Skip to content

Conversation

@daavoo
Copy link
Contributor

@daavoo daavoo commented Nov 29, 2021

  • TabularData: Add ignore_empty flag to drop_duplicates

  • TabularData: Fix drop_duplicates for rich_text NaN

@daavoo daavoo requested a review from a team as a code owner November 29, 2021 21:42
@daavoo daavoo requested a review from karajan1001 November 29, 2021 21:42
@daavoo daavoo force-pushed the drop-duplicates-nan branch from 70769af to b2c7623 Compare December 7, 2021 19:52
@daavoo daavoo changed the title TabularData: Fix drop_duplicates for rich_text NaN. TabularData: Add nan_is_value flag to drop_duplicates. Dec 7, 2021
@pmrowla
Copy link
Contributor

pmrowla commented Dec 17, 2021

If the problem here is that TabularData is being filled with a mix of None and "-" strings (i.e. table._fill_value), this seems like a bug that needs to be fixed in whatever is generating the TabularData, and not in specific UI functions that filter/render TabularData. (It seems like this will probably also show up in places other than drop_duplicates at some point)

TabularData should either

  • always store None values as None (and replace them with _fill_value at the time they are rendered to UI)
  • always replace None values with _fill_value at the time the value is added to the table/row/cell.

Looking at the code it looks like the 2nd option is what is supposed to be happening (@skshetry?), so my understanding is that drop_duplicates should never be encountering None values in the first place. (In which case this needs to be fixed somewhere else, presumably somewhere in exp show?)

@daavoo
Copy link
Contributor Author

daavoo commented Dec 17, 2021

If the problem here is that TabularData is being filled with a mix of None and "-" strings (i.e. table._fill_value)

That's not the problem.

The table is being filled with a mix of _fill_value of type string and _fill_value of type rich.Text (from show_experiments).

_Material_:
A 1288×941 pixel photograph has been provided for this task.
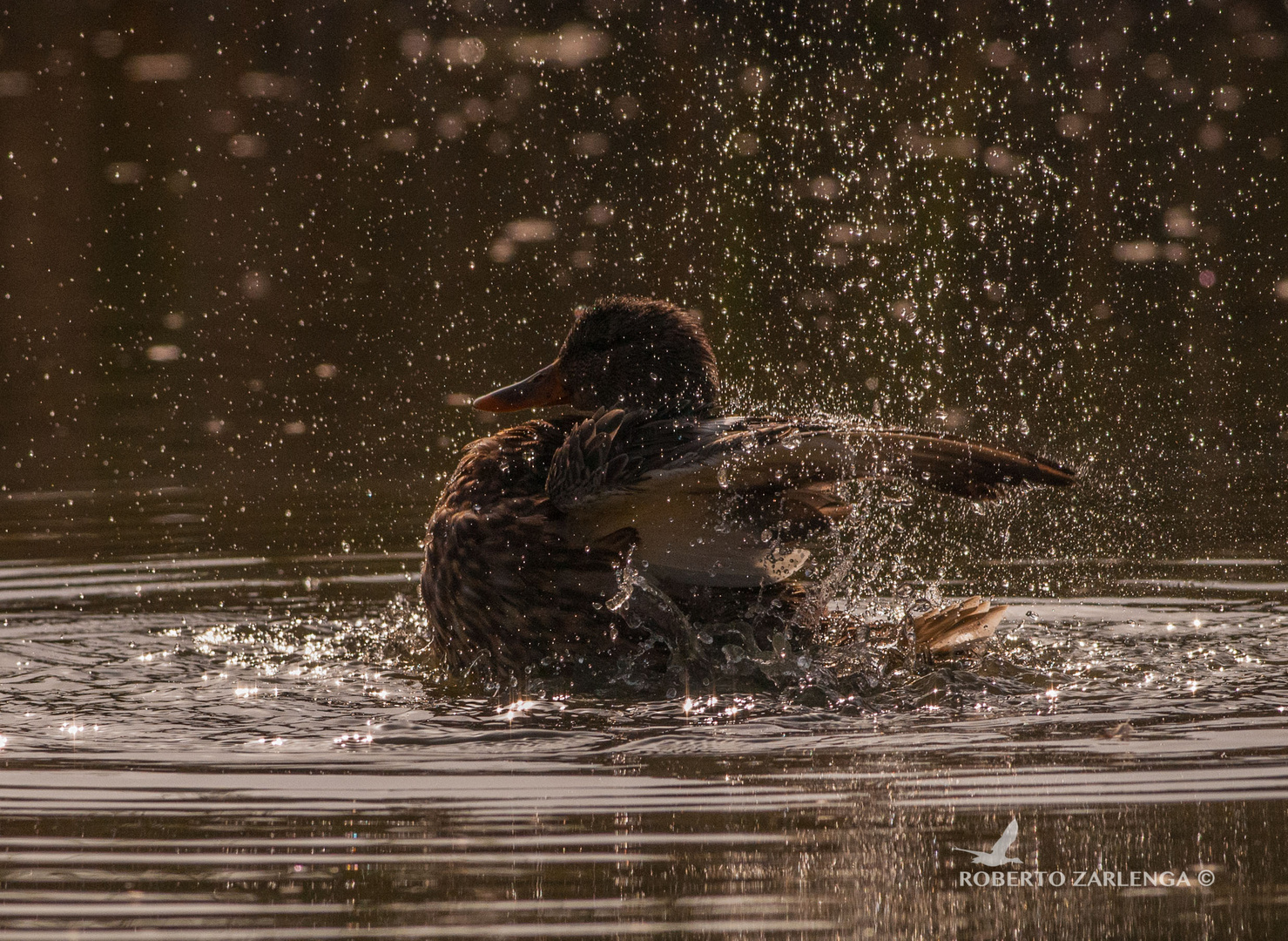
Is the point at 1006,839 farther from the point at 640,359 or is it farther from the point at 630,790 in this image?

_Exercise task 1_:
Which words in the TabularData discussion run between "daavoo commented Dec" and "not the problem.", inclusive? Extract that span word for word.
_Exercise task 2_:
How would you put this sentence from the TabularData discussion into Spanish: "The table is being filled with a mix of _fill_value of type string and _fill_value of type rich.Text (from show_experiments)."?

_Written reply 1_:
daavoo commented Dec 17, 2021

If the problem here is that TabularData is being filled with a mix of None and "-" strings (i.e. table._fill_value)

That's not the problem.

_Written reply 2_:
La tabla se está llenando con una mezcla de _fill_value de tipo cadena y _fill_value de tipo rich.Text (de show_experiments).